Monday, February 2, 2009

Engrish essays

SO, I'm taking English 101 this semester. Going into it I knew it was going to be the easiest class in my schedule and I planned on blowing through it with an easy A. Yeah, well that's still all going as planned. I just wanted to rant about our piss poor public education system and stupid people for a bit.

Today we had to do peer editing for our autoethnographies essays which basically an excuse to write about any group of people you've ever belonged to and what specific factors made that group different from others; subcultures. Anyhow, I put a good three hours into four double spaced pages about running culture. I had a fun time writing it, putting quips and anecdotes in it that made it seem humorous and casual. I wasn't really too thrilled with the result cause it seemed like I wrote an article for Reader's Digest or something rather than a more personal explanation of my involvement with running. Anyway, my professor loved it, and the people in my group thought it was pretty good too.
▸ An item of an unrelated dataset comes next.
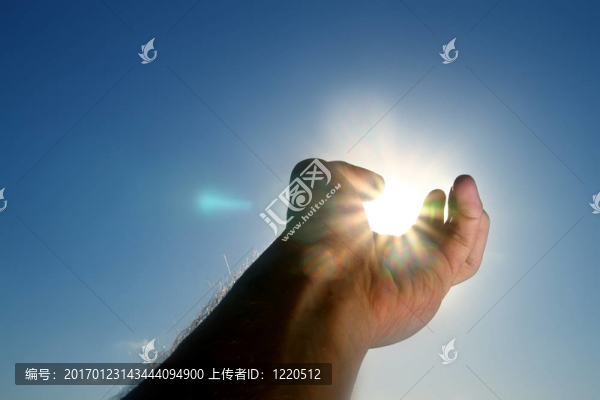 把太陽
That was last week. This week was the second peer editing session. Instead of critiquing on ideas and topic in your paper like last week, this was more grammar and sentence structure critiquing. It's like someone wanted to make me laugh or something. I love tearing that shit apart.

Out of all the rejects in my class I probably got one of the better picks. That's not saying much of course. The first sentence instantly turned me off from the essay when I learned it was about Catholicism cause anyone who's ever met me knows how devout I am to religion. By the time I got to the thesis I was already stifling my laughs from the girl right next to me who happened to write it. If a seventh grader was in my class he would have found this paper paper amusing. I've tried to push most of the gritty details of how bad this paper was out of my head forever, but some of them are just bound to stay for a while. I spent a full half hour simply correcting grammar and sentence structure before I got to the questions our professor wanted us to address about each others topics. Most people had already read and "critiqued" three papers by then. I felt bad for being so hard on her. I really don't know whether she didn't enjoy writing her paper and blew it off, or she never glanced at it after completion or what. Maybe she just went to a really shitty high school.
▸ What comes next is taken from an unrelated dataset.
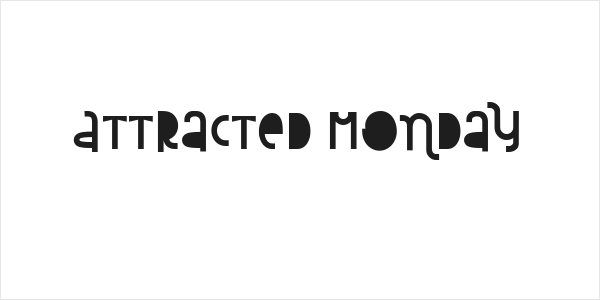 Attracted Monday Logo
Sometimes I'm really glad I went to the school that I did. Sure it was boring at some times, yeah it was about 92% white, filled with hicks who dipped 24/7, punks who thought they were hot shit, and girls that got everything they wanted but a second car, but I'm glad I had the chance to take English classes that taught me to discern between talented and poor writing. I'll agree with the theory that you write better when you you're writing about something that interests you. That's probably the biggest reason why I nearly always got B's on most of my English essays in senior year. But that's the whole point I'm trying to make with this autoethnography situation. We're writing about things that we're a part of, we're obviously interested, try a little. Last week when we merely read our essays to each other I was having a hard time not shouting out every three sentences saying "Why would you ever say that there," or "That has to be fixed somehow". I don't know. Shit like that bothers me.
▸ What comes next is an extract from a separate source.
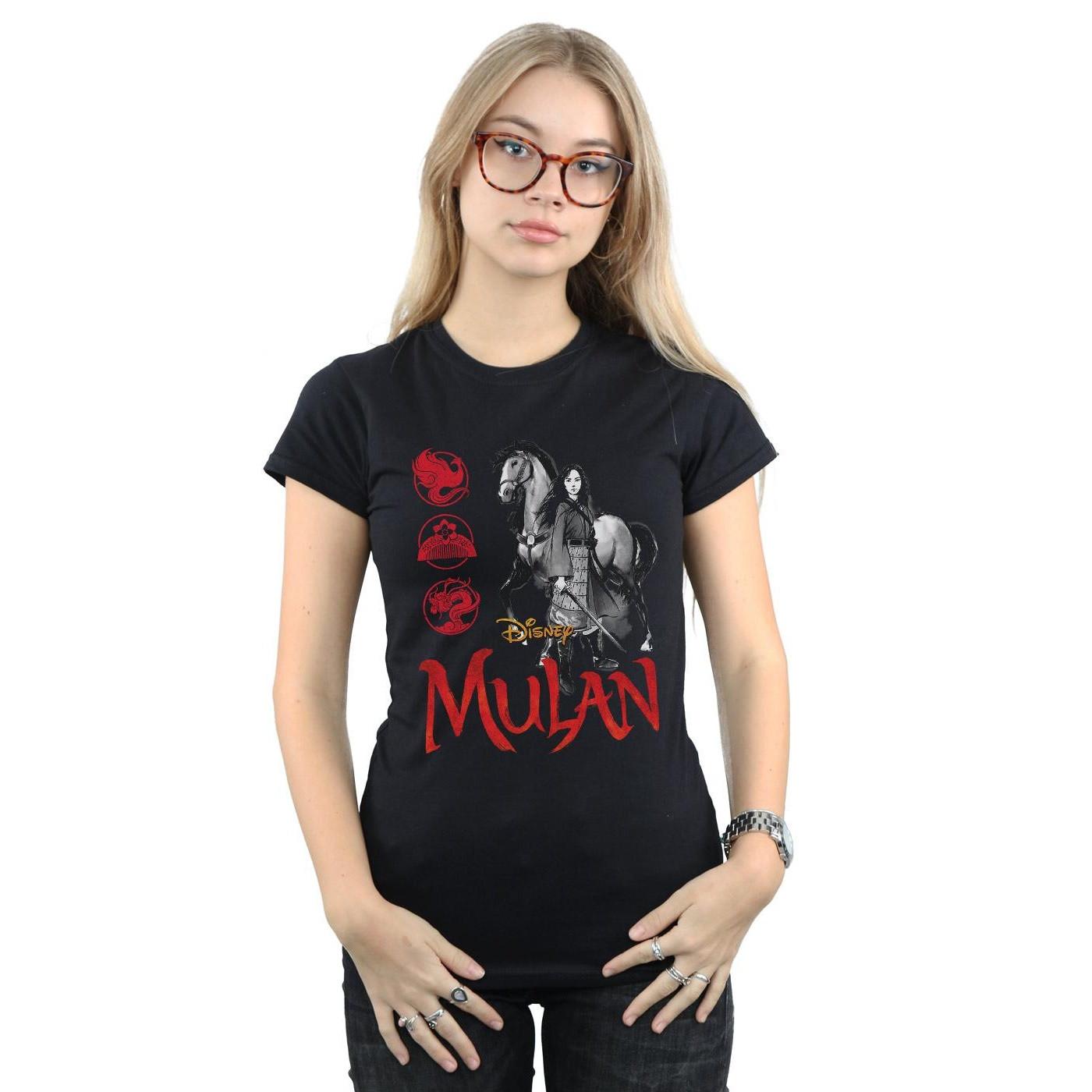 Disney Mulan Live Action Fotodruck T-Shirt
I think classes like English and writing need to be held on a tougher scale. I mean, it's your language for Christ's sake. You should learn to use it correctly. It's the basis that holds together societies. Its not like its just a thing that goes away once you're out of school. You'll be known as a shitty writer or a shitty speaker for your whole life, and its one of the easiest flaws to spot in a person. When people do poorly in an English class, or I read something with obvious mistakes I always think back to an episode of King of the Hill I once saw. Bobby had just gotten an F in English on his report card. Hank comes into the scene and examines it and says to his son, "Bobby, how did you get a F in English. You speak English." Seriously. We speak English, either learn it right or move to China cause they're about as good at it as most Americans now.